About the author
Austrian-American economist and political scientist (1883–1950), briefly Austria's finance minister before joining Harvard. A theorist of innovation, entrepreneurship, and business cycles, Schumpeter gave economics 'creative destruction' and political science a realist theory of democracy; this book is his most influential work.
Synopsis
Schumpeter argues that capitalism's engine is 'creative destruction' — the ceaseless replacement of old firms and methods by new ones — and that its cultural and political success would undermine the entrepreneurial order and usher in socialism. He then reframes democracy realistically as a method: an institutional arrangement in which rival elites compete for the people's vote, rather than a process expressing a coherent popular will.
Core passage idea
Paraphrase · Modern copyrighted workSchumpeter redefines democracy as that institutional arrangement for arriving at political decisions in which individuals acquire the power to decide by means of a competitive struggle for the people's vote.

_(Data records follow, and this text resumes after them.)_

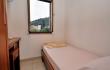 Одноместный номер на вилле u Hotel Regina Elena, Privatunterkunft im Ort Budva, Montenegro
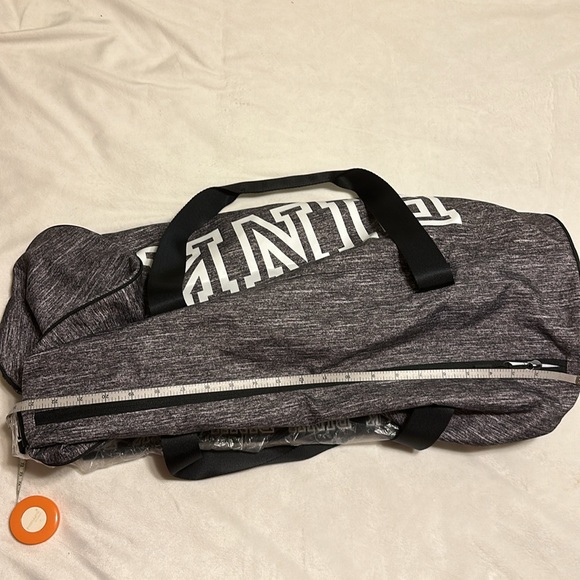Pink Victoria’s Secret NWOT Duffle bag - Picture 7 of 7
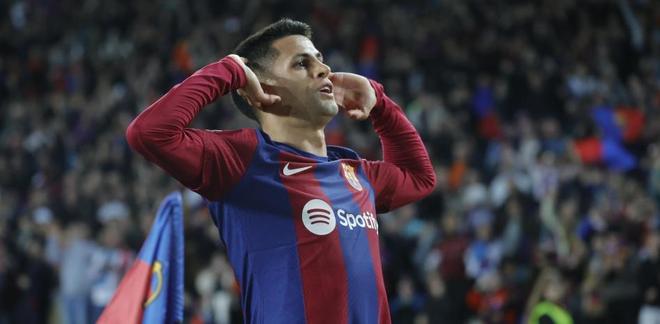 世体：球员身边人士称坎塞洛将加盟巴萨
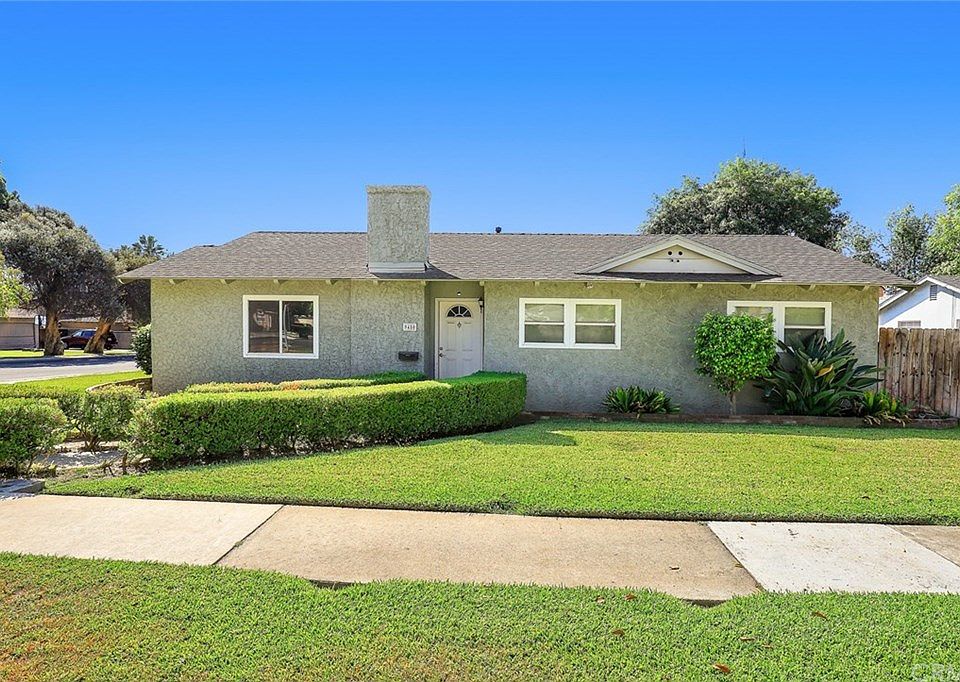 1st image of 9480 Olive St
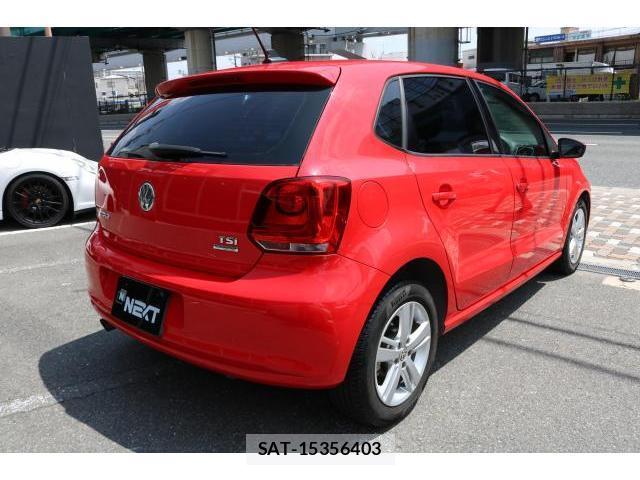 VolksWagen POLO 2013-06 8054400-1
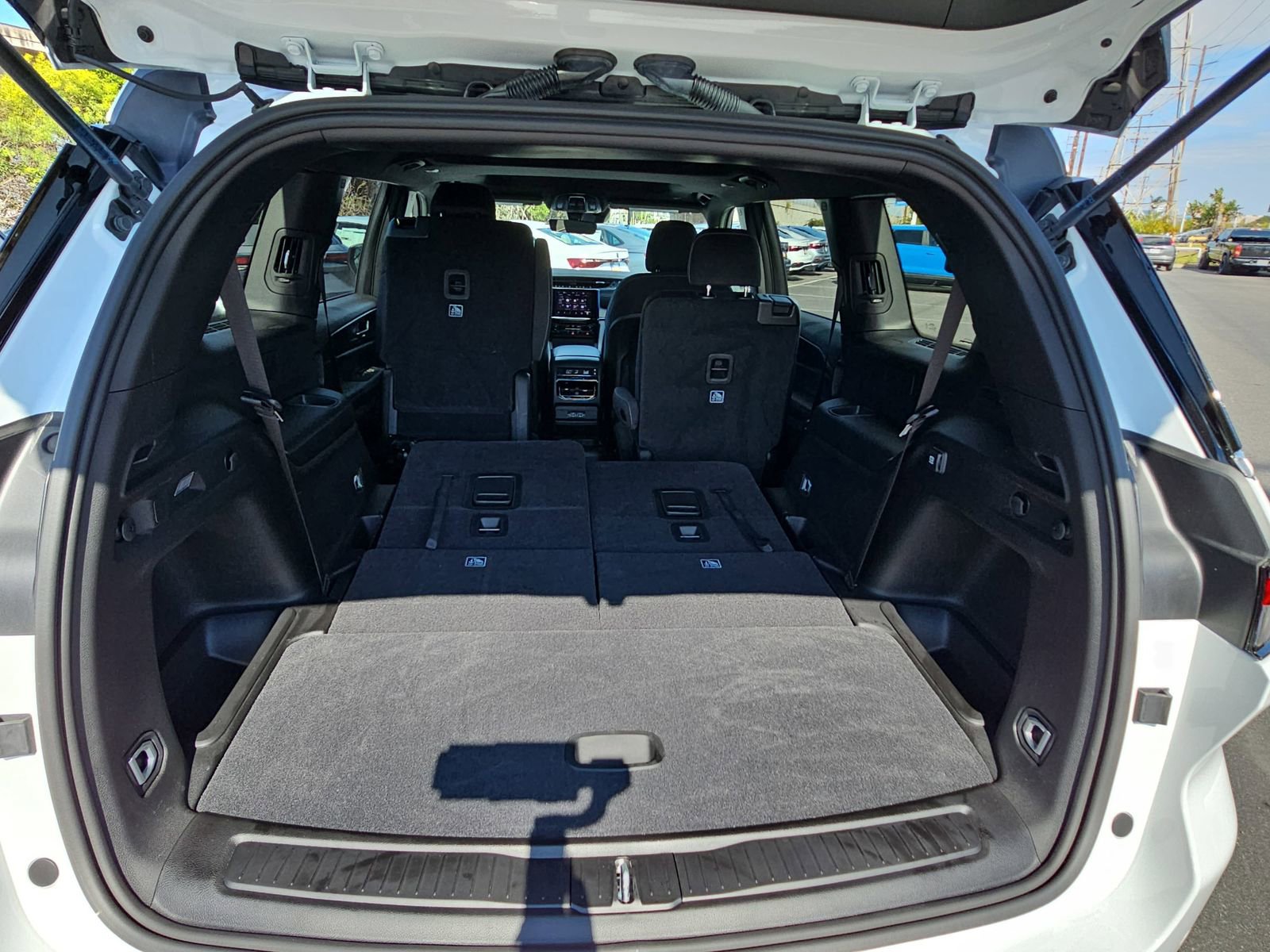 Used 2025 Jeep Grand Cherokee L Laredo RWD image 14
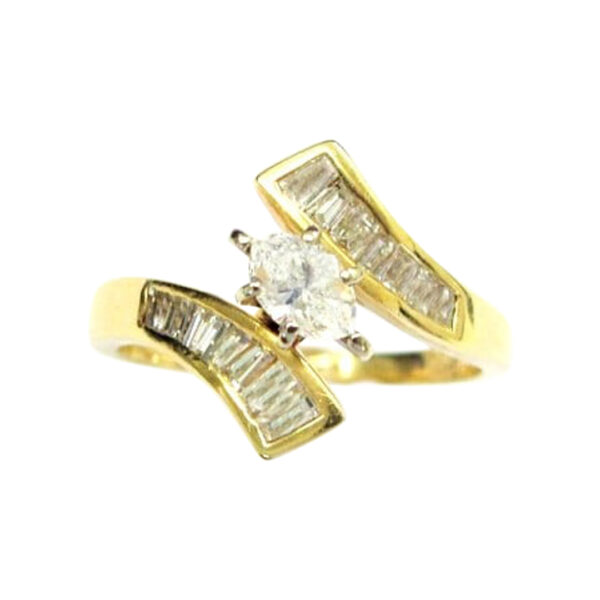 Ladies Diamond Ring - Image 2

By recasting democracy as elite competition for votes rather than rule by a popular will, Schumpeter offered the 'realist' or 'minimalist' theory that still frames much political science — bracingly deflationary to anyone attached to the classical ideal of self-government.
To avoid a bubble
Pair with defenders of participatory and deliberative democracy who reject Schumpeter's 'thin,' elite-competition model as a betrayal of self-government, and with market optimists who dispute his forecast that capitalism would give way to socialism.
Reading note
Dense but quotable; the sections on creative destruction and on the theory of democracy are the most cited. Read it against participatory democrats to feel the stakes of his 'realist' redefinition.
Best paired with
Robert A. Dahl, Polyarchy; Friedrich Hayek, The Road to Serfdom.